These files give embeddings of words and characters into vector spaces
of different dimensions.

Before using these files for any practical purpose, you should
understand what's in them.  Explore them using your findsim program.
And read below to learn something about how they were created.

These embedding vectors were trained on various corpora, using the
publicly available word2vec package.  If you’re curious, you can find
details in Mikolov et al. (2013)'s paper "Distributed Representations
of Words and Phrases and their Compositionality," available at
http://arxiv.org/abs/1301.3781. Specifically, we ran the CBOW
method. word2vec doesn’t produce vector representations for rare words
(c(w) < 5), so we first replaced rare words with the special symbol
OOL ("out of lexicon"), forcing word2vec to learn a vector
representation for OOL.

* chars-* are trained on all of the English and Spanish character
  sequences in english_spanish/train.  

* words-* are trained on the first 1 billion characters of English Wikipedia.

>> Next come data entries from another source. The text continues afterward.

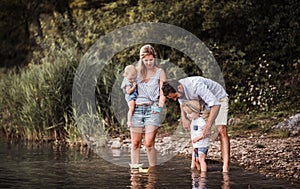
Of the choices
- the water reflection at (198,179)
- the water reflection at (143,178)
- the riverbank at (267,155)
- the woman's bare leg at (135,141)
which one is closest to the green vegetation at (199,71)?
the riverbank at (267,155)

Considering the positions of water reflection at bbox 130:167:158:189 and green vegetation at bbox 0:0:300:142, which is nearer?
water reflection at bbox 130:167:158:189

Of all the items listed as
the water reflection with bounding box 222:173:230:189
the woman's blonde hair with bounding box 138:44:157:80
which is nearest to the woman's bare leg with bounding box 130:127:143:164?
the woman's blonde hair with bounding box 138:44:157:80

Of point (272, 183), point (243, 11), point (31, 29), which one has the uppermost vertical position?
point (31, 29)

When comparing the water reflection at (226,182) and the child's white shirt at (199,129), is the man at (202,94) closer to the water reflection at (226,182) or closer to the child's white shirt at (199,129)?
the child's white shirt at (199,129)

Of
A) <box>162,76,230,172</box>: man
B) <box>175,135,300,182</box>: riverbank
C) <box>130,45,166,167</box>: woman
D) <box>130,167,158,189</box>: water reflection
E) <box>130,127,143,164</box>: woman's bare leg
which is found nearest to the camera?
<box>130,167,158,189</box>: water reflection

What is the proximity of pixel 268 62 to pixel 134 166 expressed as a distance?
24.4 ft

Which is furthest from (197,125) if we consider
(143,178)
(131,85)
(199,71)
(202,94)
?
(199,71)

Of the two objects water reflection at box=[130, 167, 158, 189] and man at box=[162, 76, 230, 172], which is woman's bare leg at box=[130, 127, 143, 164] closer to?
water reflection at box=[130, 167, 158, 189]

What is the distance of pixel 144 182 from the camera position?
28.0ft

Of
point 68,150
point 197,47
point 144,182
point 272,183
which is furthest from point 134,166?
point 197,47

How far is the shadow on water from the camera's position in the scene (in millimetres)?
8312

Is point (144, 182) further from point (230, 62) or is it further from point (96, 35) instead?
point (96, 35)

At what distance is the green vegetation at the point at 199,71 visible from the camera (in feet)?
49.6

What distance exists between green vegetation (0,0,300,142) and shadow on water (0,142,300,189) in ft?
10.9
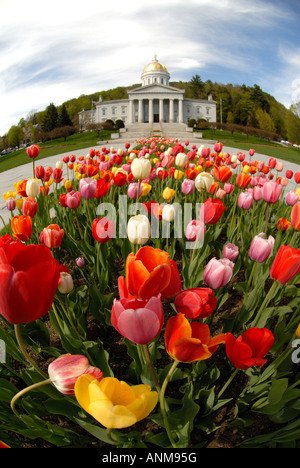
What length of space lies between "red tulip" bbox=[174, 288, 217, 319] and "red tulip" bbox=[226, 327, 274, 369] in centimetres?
9

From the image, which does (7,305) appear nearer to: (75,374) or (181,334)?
(75,374)

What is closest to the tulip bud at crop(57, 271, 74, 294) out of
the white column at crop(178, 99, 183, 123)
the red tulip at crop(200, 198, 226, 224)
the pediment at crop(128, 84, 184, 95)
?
the red tulip at crop(200, 198, 226, 224)

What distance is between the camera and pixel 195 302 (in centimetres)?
74

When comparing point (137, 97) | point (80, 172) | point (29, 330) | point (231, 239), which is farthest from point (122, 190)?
point (137, 97)

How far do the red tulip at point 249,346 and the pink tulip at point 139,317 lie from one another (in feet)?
0.75

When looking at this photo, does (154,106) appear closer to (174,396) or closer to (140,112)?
(140,112)

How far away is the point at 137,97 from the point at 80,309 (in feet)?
209

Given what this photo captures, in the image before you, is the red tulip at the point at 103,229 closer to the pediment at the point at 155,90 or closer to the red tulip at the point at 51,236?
the red tulip at the point at 51,236

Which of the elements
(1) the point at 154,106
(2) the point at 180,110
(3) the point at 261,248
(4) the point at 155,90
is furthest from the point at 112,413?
(1) the point at 154,106

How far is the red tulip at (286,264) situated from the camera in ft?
3.05

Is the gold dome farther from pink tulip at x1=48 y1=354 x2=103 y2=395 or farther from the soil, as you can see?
pink tulip at x1=48 y1=354 x2=103 y2=395

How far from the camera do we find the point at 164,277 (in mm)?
691

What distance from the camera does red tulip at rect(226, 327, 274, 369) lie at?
780mm

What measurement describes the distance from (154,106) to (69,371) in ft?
220
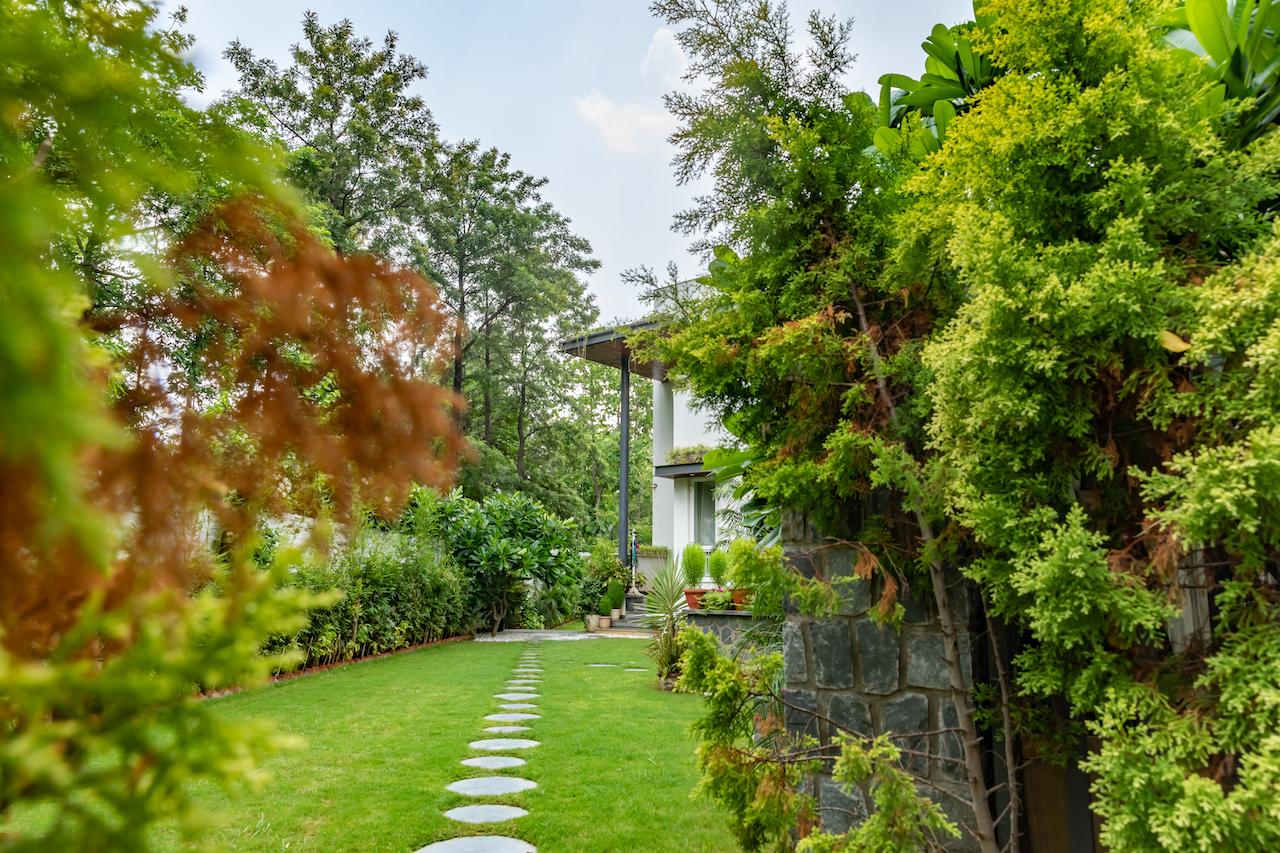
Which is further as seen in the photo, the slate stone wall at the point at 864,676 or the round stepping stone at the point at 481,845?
the round stepping stone at the point at 481,845

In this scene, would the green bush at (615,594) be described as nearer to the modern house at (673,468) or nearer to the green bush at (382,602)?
the modern house at (673,468)

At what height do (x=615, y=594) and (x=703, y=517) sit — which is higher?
(x=703, y=517)

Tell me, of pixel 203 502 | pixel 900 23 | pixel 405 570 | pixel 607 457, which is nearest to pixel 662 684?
pixel 405 570

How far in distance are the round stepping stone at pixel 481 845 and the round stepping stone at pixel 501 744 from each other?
174 centimetres

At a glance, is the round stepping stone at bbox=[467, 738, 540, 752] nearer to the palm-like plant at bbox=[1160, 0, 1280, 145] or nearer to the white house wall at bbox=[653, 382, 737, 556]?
the palm-like plant at bbox=[1160, 0, 1280, 145]

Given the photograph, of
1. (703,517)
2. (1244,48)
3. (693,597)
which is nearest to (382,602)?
(693,597)

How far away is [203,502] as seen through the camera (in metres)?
0.77

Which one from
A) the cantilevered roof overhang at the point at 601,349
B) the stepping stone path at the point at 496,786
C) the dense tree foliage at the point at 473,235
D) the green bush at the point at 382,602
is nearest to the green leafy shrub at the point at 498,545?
the green bush at the point at 382,602

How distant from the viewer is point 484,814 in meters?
3.72

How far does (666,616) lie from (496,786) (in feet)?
13.8

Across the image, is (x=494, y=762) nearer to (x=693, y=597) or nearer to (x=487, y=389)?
(x=693, y=597)

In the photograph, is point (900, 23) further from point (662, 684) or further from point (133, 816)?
point (133, 816)

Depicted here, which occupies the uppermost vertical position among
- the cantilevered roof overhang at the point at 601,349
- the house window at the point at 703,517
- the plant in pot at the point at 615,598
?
the cantilevered roof overhang at the point at 601,349

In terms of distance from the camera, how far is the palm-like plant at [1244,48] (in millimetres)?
2406
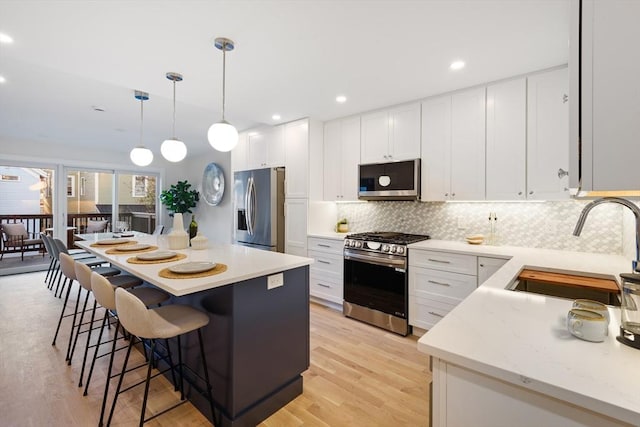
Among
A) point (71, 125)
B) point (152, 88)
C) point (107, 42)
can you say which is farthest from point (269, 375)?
point (71, 125)

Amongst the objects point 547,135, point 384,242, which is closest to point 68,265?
point 384,242

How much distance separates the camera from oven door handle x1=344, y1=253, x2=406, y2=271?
2980mm

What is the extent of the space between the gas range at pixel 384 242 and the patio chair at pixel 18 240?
6278mm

* words-gs-* are trained on the Wikipedia data plus gen_spam/train.
  Thus, these lexicons include embeddings of some extra words that
  appear only in the gen_spam dataset.

* words-gs-only-* are trained on only gen_spam/train.  So these
  lexicons reflect only how the words are used in the gen_spam
  dataset, without also considering how the words are used in
  Wikipedia.  As a result, the training set contains less evidence
  (it's much smaller) but that evidence is more relevant to the
  gen_spam task.  A classic bias/variance tradeoff!

In the case of words-gs-* and words-gs-only-*, we trimmed the files to
remove words that do not appear in the gen_spam data set.  This
shrinks the file size by omitting words that you weren't going to look
up anyway.

In the case of words-gs-*, we converted all words to lowercase before
computing the embeddings.  To look up a word's embedding in one of
these lexicons, you will need to lowercase it first.

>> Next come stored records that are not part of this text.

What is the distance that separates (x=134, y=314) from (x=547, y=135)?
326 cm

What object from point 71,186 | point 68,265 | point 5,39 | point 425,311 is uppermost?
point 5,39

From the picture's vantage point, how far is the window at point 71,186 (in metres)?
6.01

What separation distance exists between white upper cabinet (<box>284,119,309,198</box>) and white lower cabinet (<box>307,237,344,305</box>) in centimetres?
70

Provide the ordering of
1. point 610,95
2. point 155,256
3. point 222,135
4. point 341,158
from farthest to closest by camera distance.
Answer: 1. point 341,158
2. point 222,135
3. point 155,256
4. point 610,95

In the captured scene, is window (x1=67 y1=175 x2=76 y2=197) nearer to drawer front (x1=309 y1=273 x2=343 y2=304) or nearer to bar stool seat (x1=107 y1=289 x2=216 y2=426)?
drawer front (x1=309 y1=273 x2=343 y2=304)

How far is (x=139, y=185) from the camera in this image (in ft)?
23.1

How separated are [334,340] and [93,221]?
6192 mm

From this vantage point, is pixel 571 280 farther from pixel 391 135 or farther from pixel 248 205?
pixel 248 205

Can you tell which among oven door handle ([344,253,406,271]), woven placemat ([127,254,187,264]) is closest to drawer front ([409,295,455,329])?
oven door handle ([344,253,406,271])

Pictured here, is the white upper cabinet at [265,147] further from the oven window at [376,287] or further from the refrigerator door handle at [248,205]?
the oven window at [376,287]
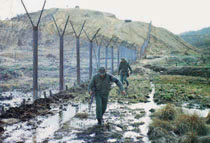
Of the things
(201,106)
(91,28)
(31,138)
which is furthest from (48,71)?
(91,28)

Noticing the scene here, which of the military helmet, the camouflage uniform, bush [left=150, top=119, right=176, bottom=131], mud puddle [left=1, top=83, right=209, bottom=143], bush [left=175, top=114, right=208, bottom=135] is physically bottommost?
mud puddle [left=1, top=83, right=209, bottom=143]

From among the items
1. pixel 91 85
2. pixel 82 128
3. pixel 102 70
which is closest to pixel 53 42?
pixel 91 85

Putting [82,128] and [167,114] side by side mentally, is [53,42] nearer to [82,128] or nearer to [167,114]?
[167,114]

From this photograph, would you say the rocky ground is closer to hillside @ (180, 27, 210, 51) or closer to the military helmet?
the military helmet

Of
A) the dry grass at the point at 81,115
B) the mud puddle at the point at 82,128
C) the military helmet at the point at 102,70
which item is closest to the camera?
the mud puddle at the point at 82,128

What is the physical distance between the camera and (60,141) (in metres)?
7.09

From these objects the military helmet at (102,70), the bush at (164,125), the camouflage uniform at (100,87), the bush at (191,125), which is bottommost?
the bush at (164,125)

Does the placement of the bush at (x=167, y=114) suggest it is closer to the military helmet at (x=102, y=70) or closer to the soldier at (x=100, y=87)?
the soldier at (x=100, y=87)

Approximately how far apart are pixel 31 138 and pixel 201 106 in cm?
721

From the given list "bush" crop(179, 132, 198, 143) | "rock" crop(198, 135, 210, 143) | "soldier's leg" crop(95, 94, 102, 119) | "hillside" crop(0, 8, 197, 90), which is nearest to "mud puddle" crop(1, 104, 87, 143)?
"soldier's leg" crop(95, 94, 102, 119)

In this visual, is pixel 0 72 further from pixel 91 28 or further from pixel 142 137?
pixel 91 28

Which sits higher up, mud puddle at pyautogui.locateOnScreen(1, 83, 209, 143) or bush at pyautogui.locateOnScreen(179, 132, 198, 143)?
bush at pyautogui.locateOnScreen(179, 132, 198, 143)

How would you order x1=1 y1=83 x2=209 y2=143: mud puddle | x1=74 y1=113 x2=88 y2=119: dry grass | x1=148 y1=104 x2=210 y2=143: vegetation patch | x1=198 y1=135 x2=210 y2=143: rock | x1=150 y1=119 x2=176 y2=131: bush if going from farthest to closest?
1. x1=74 y1=113 x2=88 y2=119: dry grass
2. x1=150 y1=119 x2=176 y2=131: bush
3. x1=1 y1=83 x2=209 y2=143: mud puddle
4. x1=148 y1=104 x2=210 y2=143: vegetation patch
5. x1=198 y1=135 x2=210 y2=143: rock

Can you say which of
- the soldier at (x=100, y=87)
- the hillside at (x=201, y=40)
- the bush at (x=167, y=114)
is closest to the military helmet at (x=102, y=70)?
the soldier at (x=100, y=87)
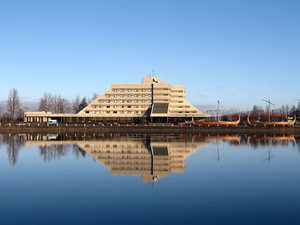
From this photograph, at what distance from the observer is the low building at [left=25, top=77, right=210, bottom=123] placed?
116312 millimetres

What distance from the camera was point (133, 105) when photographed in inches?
4702

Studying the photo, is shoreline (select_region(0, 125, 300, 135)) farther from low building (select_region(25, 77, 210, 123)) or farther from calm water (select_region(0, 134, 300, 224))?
calm water (select_region(0, 134, 300, 224))

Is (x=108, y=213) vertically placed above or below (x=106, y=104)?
below

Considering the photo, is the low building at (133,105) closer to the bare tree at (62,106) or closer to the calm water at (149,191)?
the bare tree at (62,106)

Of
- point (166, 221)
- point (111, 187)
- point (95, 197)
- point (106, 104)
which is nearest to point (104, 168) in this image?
point (111, 187)

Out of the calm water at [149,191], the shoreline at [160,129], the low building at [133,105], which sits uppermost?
the low building at [133,105]

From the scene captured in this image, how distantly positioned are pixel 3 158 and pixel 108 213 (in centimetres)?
2582

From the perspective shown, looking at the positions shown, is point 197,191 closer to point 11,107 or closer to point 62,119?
point 62,119

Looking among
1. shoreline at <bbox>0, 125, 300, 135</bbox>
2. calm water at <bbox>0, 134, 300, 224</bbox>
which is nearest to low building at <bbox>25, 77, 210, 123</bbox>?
shoreline at <bbox>0, 125, 300, 135</bbox>

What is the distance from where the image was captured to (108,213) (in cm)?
1606

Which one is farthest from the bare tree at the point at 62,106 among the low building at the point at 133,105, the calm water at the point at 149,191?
the calm water at the point at 149,191

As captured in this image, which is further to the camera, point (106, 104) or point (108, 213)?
point (106, 104)

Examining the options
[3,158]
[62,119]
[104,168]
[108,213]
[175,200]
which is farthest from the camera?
[62,119]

Note that although a character like "z" is pronounced differently in
English and Spanish, we have given it a single embedding that is
shared between the two languages.  This wasn't necessary: it was just
to keep things simple.  Since your English language model is separate
from your Spanish language model, it would have been fine for each of
them to use embedding features specific to that language.  Similarly,
it would be fine for the gen and spam language models to use different
embeddings.  The two language models do have to share the same
vocabulary so that their scores are comparable, but they can be
different internally.